Mark llegó entonces, dando la noche libre a los criados.

Aunque vacilante, una de las criadas dijo lo que pensaba.

«Sr. Evans, ganamos un sueldo decente. No deberíamos descuidar nuestros deberes».

Mark sonrió.

«Esta noche es una excepción».

Observando los preparativos que Mark había hecho, los criados se dieron cuenta.

Sonrieron y dieron su bendición antes de marcharse.

Después de acompañarles a la puerta, Mark la cerró tras de sí.

En cuanto Mark se dio la vuelta, Edwin le miró fijamente.

«Papá, ¿piensas declararte a mamá?».

Mark pellizcó juguetonamente la nariz de Edwin.

Levantando la barbilla, Edwin le dijo en tono digno: «Podría ayudarte, ¿sabes?».

Olivia también se acercó correteando, rodeando con sus brazos la pierna de Mark.

«Yo también puedo ayudarte».

Mark se inclinó para besarla.

Le dio a Edwin una bolsa llena de globos negros y una bomba y le dijo: «Pues hínchalos».

Edwin se puso rápidamente manos a la obra, inflando los globos en el suelo mientras Olivia le animaba.

Mark colocó una caja con el vestido sobre la cama. Poco después, un florista llegó para adornar el apartamento con rosas negras, cubriendo incluso la impoluta cama blanca con lujosos pétalos de rosa negra.

Toda una demostración de amor.

La cena fue obra de Mark, que la completó con una pequeña y delicada tarta de color rosa rubor.

A continuación, ocultó el anillo de diamantes dentro de la tarta.

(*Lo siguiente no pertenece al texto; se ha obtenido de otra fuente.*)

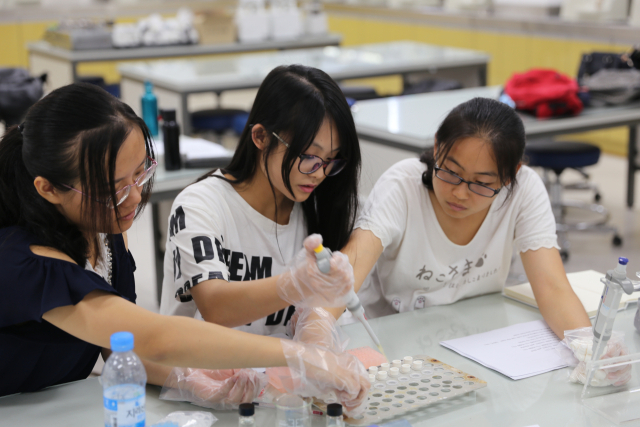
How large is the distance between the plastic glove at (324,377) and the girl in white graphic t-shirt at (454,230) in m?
0.42

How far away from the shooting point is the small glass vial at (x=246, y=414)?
41.7 inches

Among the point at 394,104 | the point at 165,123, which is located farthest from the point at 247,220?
the point at 394,104

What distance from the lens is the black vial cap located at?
1.04 m

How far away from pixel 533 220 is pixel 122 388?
113 centimetres

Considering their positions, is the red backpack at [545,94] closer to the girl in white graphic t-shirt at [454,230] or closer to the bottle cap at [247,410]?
the girl in white graphic t-shirt at [454,230]

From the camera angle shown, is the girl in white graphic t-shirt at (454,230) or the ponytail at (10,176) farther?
the girl in white graphic t-shirt at (454,230)

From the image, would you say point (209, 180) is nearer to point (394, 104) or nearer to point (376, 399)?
point (376, 399)

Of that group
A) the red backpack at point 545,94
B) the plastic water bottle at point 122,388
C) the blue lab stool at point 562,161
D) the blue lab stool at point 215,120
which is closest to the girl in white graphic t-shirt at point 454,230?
the plastic water bottle at point 122,388

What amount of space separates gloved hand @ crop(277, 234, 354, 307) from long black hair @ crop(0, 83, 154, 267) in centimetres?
34

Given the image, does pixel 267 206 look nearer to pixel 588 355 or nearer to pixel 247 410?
pixel 247 410

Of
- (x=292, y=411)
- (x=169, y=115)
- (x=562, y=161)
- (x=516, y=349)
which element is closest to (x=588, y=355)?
(x=516, y=349)

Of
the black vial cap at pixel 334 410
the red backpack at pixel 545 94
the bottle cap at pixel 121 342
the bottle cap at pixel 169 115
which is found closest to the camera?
the bottle cap at pixel 121 342

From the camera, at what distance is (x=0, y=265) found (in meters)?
1.11

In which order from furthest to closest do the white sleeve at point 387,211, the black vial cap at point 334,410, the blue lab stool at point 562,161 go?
the blue lab stool at point 562,161 < the white sleeve at point 387,211 < the black vial cap at point 334,410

Sólo tenía que servir un trozo a Cecilia.

Imagínese lo sorprendida que se quedaría.

Pero se lo ocultó a los niños, haciendo creer a Edwin que era el cumpleaños de Cecilia. Bromeando, Mark preguntó: «¿Qué regalo le harás a tu madre?».

Edwin reflexionó brevemente antes de responder: «Le regalaré a mi padre».

Mark se dio cuenta de que su hijo había madurado mucho.

Justo cuando Mark iba a decir algo, la puerta se abrió de golpe.

Cecilia entró.

El apartamento estaba inundado de un romántico motivo negro.

Las mujeres siempre tenían predilección por esos gestos románticos.

Sólo entonces recordó Cecilia que era su cumpleaños. Un poco enfadada, dijo: «Deberíamos haber invitado a mi hermano y a Rena. Cuantos más, mejor».

Miró el suntuoso banquete.

Parecía delicioso.

Mark miró a Cecilia, que permanecía felizmente ignorante. Sin embargo, esta ingenuidad era lo que le gustaba de ella.

Siempre había sido su Cecilia, su tesoro.

Se acercó, rodeó suavemente su delgada cintura con los brazos y le dijo con dulzura: «Ve al dormitorio a echar un vistazo».